諸星大二郎の作品は、ストーリーに纏わる世界観が宗教の世界に踏み込んでいるところが、何とも懐の深さを感じさられて読み応えがあり、すきです。
「太公望伝」とかを読むと道教のものの考え方を肌で感じられる様な気がしますね。論理的な説明がないところにイマジネーションをくすぐられる感触なんだけど、何か必然性を理解させられる語り口なんだと思います。
それは当然地に足の着いた取材に基づいたものであって、この本はその取材旅行記として世に出ているのであります。
西遊記といえば、主眼となっているのは玄奘三蔵の求める仏教と当時の中国の主流である道教、シルクロードを西に行ってゾロアスター教などが混然とする世界であり、そうした人々の価値観の違いがカオスとして奇書として伝わっているのではないかと思います。
現在休止しているこの「西遊妖猿伝」の再開始のための取材記との事で、続きが楽しみですね。
さてそんな話は諸星大二郎の作品の書評なり何なりを読めばよく目にする内容なんですけど、今回敢えてこの記事を書いたのは「西遊妖猿伝」の主人公である悟空というキャラに既視感をずっと覚えていた事に端を発します。
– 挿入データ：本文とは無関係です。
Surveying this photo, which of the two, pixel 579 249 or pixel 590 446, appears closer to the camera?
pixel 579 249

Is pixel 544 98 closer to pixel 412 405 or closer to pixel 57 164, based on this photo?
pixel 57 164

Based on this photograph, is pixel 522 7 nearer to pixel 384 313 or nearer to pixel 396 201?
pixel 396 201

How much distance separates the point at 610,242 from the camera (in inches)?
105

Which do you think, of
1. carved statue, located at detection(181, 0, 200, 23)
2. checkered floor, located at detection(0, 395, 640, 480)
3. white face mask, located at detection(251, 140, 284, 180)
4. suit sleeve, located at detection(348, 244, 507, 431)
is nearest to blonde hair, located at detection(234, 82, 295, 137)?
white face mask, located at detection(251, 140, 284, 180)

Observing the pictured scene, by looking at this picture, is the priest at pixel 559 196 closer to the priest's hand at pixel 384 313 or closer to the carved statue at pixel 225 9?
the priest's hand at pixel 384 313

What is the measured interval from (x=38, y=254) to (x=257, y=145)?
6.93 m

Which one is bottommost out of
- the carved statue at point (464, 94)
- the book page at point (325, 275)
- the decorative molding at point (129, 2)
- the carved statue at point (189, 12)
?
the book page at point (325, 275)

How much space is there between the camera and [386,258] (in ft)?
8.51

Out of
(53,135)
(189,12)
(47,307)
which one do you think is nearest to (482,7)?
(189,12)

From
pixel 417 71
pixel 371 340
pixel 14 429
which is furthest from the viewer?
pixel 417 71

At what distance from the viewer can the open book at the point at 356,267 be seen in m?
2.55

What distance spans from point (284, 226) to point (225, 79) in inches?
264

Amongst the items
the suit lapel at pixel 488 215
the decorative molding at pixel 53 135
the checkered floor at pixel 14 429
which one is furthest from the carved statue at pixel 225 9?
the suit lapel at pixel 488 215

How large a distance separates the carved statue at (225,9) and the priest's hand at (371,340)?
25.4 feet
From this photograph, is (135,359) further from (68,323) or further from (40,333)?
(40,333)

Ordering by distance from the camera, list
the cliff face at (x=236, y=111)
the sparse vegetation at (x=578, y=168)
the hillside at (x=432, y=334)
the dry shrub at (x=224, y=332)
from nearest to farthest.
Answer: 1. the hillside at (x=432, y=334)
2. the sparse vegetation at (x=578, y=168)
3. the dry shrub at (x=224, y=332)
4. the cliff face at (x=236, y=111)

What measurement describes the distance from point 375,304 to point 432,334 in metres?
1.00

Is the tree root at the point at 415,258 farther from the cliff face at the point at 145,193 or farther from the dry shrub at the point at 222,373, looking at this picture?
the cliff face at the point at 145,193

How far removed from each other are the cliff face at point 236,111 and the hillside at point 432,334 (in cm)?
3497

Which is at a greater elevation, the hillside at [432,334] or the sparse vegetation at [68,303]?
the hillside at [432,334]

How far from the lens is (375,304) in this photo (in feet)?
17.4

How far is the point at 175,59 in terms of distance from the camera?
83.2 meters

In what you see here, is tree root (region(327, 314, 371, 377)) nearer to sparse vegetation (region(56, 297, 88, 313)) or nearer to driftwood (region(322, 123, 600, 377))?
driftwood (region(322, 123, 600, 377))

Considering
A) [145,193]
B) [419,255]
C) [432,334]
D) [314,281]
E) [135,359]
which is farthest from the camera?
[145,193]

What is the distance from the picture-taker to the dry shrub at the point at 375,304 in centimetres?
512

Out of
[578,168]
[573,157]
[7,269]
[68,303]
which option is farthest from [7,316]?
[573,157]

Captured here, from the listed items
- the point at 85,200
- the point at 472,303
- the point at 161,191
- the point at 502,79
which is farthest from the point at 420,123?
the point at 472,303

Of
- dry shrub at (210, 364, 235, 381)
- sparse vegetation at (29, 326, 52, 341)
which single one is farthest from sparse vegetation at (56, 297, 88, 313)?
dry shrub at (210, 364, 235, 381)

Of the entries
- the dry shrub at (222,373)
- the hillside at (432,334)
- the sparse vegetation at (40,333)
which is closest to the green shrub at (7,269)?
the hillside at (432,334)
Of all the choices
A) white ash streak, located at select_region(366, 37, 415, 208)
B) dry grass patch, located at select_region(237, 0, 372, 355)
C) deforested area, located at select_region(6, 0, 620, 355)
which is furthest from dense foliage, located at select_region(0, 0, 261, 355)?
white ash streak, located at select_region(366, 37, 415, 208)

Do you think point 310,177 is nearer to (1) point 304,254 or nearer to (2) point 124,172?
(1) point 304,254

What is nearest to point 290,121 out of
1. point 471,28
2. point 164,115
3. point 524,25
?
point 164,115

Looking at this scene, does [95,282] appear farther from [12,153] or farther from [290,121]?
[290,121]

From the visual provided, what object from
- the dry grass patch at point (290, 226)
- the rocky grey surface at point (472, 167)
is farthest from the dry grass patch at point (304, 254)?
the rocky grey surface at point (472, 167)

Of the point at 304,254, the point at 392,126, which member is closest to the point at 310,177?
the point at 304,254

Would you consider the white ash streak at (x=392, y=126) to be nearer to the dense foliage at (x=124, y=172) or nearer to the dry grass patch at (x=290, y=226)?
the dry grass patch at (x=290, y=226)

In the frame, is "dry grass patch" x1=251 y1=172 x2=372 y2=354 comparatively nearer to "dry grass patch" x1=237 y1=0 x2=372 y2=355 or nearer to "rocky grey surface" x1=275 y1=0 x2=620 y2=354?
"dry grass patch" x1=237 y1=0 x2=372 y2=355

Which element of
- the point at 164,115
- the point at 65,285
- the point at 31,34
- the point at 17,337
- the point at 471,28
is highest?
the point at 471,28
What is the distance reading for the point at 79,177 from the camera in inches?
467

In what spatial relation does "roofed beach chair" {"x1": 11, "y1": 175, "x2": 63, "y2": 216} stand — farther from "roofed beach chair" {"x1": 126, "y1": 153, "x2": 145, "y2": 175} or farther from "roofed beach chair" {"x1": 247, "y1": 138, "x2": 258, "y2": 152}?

悟空といえば、善なる正義の味方というよりは心を入れ替えた元悪漢というキャラであり、今となってはそういったキャラクターってゴマンと存在しているのでしょうが、漫画作品として読み込んだときに「この人ってワイルド7の飛葉じゃない?」と。
孤独な出生・凛々しいけどちょっと童顔・戦闘力の高さと凶暴性・強い奴にやたらと強いが不遇な人に優しい。そんなキャラクターは今のご時世沢山いてはるでしょう。でもなんていうんでしょうアクションシーンのスピード感が望月三起也的なんだよなぁ。
諸星大二郎の作品ってアクションで押すものが少ないのですが、流石に西遊記はアクションあっての物語。悟空の戦闘力は、アクションシーンだけでなく、立ち座りのちょっとした仕草や佇まいでも表現されるのですが、これがワイルド7の飛葉に凄く重なるんですよ。
吹っ飛びながら棒を振り回すみたいに、体の重心が中心からずれているポーズが多用される戦闘シーンとかね。
こんな事思ったのワタシだけですかね?今回それが言いたくて久しぶりにblogに投稿した次第です。